There were far more registered male professional jockeys than female in both UK and Australia. Overall, male jockeys had a small, but significantly greater win percentage compared to female jockeys (female, 9.9 ± 0.5%; male, 11.0 ± 0.2%: F-prob, 0.03). However, the effect was influenced by country; in Australia the effect size was significant (female, 7.9 ± 0.8 vs. male, 10.4 ± 0.4%) but in the UK it was not (female, 10.7 ± 0.7 vs. male, 11.3 ± 0.2%). In Australia, there was no difference between male and female jockeys achieving a top three ‘podium’ position (female, 25 (10–35) %; male, 27 (18–35) %, Mann-Whitney U test, P = 0.20).

Discussion

No study has directly, and objectively, compared whether female versus male jockeys influence any aspect of racehorse physiology (e.g. heart rate) or performance (e.g. speed, stride length). This study, the first of its kind to date, sought to ascertain whether sex of the rider has a measurable difference (positive or negative) on racehorse performance physiology such as speed (e.g. during race-pace training sessions), cardiovascular function (e.g. maximum heart rate, heart rate recovery) or locomotion (e.g. stride length) during training. In addition, we asked whether sex of the jockey has a significant effect on a successful race outcome i.e. either by winning or achieving a top-three placing. There was no overt effect of the sex of the rider on any aspect of racehorse speed or stride length, at race-speed training intensities.
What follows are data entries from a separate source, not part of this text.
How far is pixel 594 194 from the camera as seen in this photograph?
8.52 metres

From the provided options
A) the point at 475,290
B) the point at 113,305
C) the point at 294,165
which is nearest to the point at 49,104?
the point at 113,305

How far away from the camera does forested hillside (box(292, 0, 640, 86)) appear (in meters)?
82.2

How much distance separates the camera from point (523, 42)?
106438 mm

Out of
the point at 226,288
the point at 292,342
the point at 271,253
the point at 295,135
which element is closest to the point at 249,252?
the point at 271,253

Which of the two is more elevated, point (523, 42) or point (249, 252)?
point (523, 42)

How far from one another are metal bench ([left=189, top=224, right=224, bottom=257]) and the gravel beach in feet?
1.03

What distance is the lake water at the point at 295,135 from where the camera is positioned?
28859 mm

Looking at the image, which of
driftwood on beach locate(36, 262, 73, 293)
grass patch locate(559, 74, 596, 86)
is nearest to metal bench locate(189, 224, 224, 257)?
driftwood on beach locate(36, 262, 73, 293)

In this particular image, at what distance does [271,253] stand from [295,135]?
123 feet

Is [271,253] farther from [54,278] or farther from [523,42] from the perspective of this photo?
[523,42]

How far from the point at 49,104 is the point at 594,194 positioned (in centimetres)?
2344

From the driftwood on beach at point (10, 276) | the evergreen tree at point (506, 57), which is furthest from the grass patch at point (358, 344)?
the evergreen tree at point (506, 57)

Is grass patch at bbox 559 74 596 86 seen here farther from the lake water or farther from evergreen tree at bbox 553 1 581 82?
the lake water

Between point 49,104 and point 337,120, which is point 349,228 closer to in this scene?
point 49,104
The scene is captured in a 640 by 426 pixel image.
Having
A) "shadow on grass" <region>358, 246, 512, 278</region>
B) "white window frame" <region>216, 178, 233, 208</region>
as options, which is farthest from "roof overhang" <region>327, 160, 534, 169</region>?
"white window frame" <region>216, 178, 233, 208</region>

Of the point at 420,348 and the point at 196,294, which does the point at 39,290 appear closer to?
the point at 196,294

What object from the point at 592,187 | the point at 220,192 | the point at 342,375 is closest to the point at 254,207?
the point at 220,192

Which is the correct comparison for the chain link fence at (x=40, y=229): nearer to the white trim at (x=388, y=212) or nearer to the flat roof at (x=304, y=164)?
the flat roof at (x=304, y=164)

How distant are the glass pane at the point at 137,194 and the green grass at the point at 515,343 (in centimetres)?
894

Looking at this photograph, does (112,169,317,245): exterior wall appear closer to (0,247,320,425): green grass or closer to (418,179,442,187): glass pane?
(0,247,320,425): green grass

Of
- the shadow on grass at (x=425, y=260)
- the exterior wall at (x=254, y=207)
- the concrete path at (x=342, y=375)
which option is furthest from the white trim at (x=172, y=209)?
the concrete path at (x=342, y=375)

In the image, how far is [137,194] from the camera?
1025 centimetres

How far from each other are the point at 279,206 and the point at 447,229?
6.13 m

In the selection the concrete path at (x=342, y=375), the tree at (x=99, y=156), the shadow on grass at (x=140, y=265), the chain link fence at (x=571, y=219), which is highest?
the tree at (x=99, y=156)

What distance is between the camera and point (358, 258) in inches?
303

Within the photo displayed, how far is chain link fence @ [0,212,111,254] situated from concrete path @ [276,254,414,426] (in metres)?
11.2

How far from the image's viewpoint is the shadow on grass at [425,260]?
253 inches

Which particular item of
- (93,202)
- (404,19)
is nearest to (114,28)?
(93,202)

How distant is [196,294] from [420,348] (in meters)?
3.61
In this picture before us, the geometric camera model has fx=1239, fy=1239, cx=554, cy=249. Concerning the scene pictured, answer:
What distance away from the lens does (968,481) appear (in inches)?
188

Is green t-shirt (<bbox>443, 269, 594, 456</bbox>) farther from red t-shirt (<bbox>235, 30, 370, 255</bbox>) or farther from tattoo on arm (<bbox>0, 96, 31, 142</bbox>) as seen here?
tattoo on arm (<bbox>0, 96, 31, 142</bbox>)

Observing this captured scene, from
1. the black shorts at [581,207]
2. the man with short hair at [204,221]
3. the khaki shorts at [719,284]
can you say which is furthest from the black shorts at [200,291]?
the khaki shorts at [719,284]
However, when the converse training intensity was conducted on the opposite, usual training surface (e.g. a slow canter on turf or a fast gallop on sand, both of which were unusual) then small, but significant physiological effects–reduced or greater rates of recovery of racehorse heart rate, respectively–were observed. Female jockeys had very similar racing success compared to male jockeys. Hence, we suggest that sex of the jockey has few direct effects on racehorse physiology or performance.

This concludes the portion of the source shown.